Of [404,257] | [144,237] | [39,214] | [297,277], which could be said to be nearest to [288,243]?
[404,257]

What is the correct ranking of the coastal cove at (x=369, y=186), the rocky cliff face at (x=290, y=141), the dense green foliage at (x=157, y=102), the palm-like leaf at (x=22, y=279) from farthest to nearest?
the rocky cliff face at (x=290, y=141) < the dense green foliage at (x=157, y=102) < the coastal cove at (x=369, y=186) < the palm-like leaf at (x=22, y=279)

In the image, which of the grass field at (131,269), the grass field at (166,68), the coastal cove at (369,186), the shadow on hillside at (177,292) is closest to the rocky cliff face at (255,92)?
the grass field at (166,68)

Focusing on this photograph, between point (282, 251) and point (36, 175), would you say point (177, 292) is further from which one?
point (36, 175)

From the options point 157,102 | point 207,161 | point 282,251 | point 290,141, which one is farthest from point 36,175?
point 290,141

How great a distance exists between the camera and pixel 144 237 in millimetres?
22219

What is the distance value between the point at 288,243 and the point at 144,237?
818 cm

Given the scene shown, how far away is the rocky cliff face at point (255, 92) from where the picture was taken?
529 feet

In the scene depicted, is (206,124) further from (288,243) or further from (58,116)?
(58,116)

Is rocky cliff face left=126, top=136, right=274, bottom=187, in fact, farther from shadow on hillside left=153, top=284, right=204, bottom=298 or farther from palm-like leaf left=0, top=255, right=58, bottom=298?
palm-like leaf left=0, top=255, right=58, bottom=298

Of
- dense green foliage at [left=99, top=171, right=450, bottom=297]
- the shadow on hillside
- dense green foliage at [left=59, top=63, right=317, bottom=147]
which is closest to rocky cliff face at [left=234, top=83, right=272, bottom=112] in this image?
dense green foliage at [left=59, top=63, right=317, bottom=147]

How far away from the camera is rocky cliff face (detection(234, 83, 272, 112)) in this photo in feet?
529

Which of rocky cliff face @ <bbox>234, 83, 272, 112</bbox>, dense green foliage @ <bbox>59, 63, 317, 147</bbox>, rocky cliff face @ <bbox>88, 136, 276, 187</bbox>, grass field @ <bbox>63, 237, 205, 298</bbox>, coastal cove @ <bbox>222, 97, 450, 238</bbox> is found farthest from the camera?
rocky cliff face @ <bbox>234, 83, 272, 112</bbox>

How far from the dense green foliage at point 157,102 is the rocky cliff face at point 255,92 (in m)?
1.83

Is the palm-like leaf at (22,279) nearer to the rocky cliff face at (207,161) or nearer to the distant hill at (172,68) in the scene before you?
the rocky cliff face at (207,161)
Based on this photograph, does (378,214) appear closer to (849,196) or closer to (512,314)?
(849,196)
-=-=-
Return every one of the lines above verbatim, with no changes to wording, numbers, or punctuation.

Of [404,257] | [144,237] | [39,214] | [297,277], which could be said to be nearest to [288,243]?
[404,257]

What is the correct ranking of the coastal cove at (x=369, y=186), the rocky cliff face at (x=290, y=141), the dense green foliage at (x=157, y=102), the palm-like leaf at (x=22, y=279) from farthest to nearest?
the rocky cliff face at (x=290, y=141) < the dense green foliage at (x=157, y=102) < the coastal cove at (x=369, y=186) < the palm-like leaf at (x=22, y=279)

In the image, which of the grass field at (131,269), the grass field at (166,68), the coastal cove at (369,186), the shadow on hillside at (177,292) is closest to the rocky cliff face at (255,92)?
the grass field at (166,68)

Focusing on this photograph, between point (282, 251) and point (36, 175), would you say point (177, 292) is further from which one?
point (36, 175)

From the options point 157,102 | point 207,161 | point 282,251 | point 290,141, which one is farthest from point 36,175?
point 290,141

How great a distance exists between the camera and pixel 144 237 in millimetres?
22219

What is the distance value between the point at 288,243 and the point at 144,237?
818 cm

Given the scene shown, how far away is the rocky cliff face at point (255, 92) from where the picture was taken?
529 feet

In the scene depicted, is (206,124) further from (288,243) or further from (58,116)?
(58,116)

Is rocky cliff face left=126, top=136, right=274, bottom=187, in fact, farther from shadow on hillside left=153, top=284, right=204, bottom=298 or farther from palm-like leaf left=0, top=255, right=58, bottom=298?
palm-like leaf left=0, top=255, right=58, bottom=298

Of
- dense green foliage at [left=99, top=171, right=450, bottom=297]
- the shadow on hillside
- dense green foliage at [left=59, top=63, right=317, bottom=147]
which is closest to rocky cliff face at [left=234, top=83, right=272, bottom=112] in this image?
dense green foliage at [left=59, top=63, right=317, bottom=147]

How far away from the camera is rocky cliff face (detection(234, 83, 272, 112)) in this photo in feet?
529

Which of rocky cliff face @ <bbox>234, 83, 272, 112</bbox>, dense green foliage @ <bbox>59, 63, 317, 147</bbox>, rocky cliff face @ <bbox>88, 136, 276, 187</bbox>, grass field @ <bbox>63, 237, 205, 298</bbox>, coastal cove @ <bbox>222, 97, 450, 238</bbox> is found farthest from the camera?
rocky cliff face @ <bbox>234, 83, 272, 112</bbox>

How far from the dense green foliage at point 157,102 is the rocky cliff face at point 255,92 (in m)?
1.83

Is the palm-like leaf at (22,279) nearer to the rocky cliff face at (207,161) or nearer to the distant hill at (172,68) in the scene before you?
the rocky cliff face at (207,161)
Based on this photograph, does (378,214) appear closer to (849,196) or closer to (512,314)?
(849,196)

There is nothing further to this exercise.